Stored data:
((
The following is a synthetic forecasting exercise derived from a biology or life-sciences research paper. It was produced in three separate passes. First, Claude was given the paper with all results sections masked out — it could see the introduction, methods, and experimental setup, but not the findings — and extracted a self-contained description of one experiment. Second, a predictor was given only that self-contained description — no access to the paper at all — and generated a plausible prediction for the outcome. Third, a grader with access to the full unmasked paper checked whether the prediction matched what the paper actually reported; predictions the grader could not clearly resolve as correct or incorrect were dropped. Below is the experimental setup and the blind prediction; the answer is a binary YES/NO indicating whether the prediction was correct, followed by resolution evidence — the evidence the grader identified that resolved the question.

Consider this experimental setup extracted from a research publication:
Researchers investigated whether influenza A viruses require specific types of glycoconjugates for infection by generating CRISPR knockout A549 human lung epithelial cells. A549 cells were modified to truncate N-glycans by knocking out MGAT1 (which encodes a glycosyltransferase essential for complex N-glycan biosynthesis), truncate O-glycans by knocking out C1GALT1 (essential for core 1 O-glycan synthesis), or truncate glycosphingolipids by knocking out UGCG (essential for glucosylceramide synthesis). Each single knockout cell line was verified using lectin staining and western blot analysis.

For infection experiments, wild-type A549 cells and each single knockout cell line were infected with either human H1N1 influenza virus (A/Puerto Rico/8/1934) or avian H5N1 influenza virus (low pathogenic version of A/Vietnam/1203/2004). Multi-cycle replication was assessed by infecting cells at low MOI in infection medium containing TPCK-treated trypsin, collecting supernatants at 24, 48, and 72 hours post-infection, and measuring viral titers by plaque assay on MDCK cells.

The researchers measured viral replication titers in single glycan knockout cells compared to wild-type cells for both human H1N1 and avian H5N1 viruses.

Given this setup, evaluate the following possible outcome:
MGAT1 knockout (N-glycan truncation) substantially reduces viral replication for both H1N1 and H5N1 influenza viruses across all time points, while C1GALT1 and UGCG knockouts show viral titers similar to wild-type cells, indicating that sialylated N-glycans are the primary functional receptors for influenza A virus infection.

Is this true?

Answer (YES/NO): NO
))
● EXERCISE DETAILS: All lines from the opening of the records through the line where "Researchers investigated whether" occurs are to be output verbatim. No other line belongs in the answer.

● TASK SOLUTION:
The following is a synthetic forecasting exercise derived from a biology or life-sciences research paper. It was produced in three separate passes. First, Claude was given the paper with all results sections masked out — it could see the introduction, methods, and experimental setup, but not the findings — and extracted a self-contained description of one experiment. Second, a predictor was given only that self-contained description — no access to the paper at all — and generated a plausible prediction for the outcome. Third, a grader with access to the full unmasked paper checked whether the prediction matched what the paper actually reported; predictions the grader could not clearly resolve as correct or incorrect were dropped. Below is the experimental setup and the blind prediction; the answer is a binary YES/NO indicating whether the prediction was correct, followed by resolution evidence — the evidence the grader identified that resolved the question.

Consider this experimental setup extracted from a research publication:
Researchers investigated whether influenza A viruses require specific types of glycoconjugates for infection by generating CRISPR knockout A549 human lung epithelial cells. A549 cells were modified to truncate N-glycans by knocking out MGAT1 (which encodes a glycosyltransferase essential for complex N-glycan biosynthesis), truncate O-glycans by knocking out C1GALT1 (essential for core 1 O-glycan synthesis), or truncate glycosphingolipids by knocking out UGCG (essential for glucosylceramide synthesis). Each single knockout cell line was verified using lectin staining and western blot analysis.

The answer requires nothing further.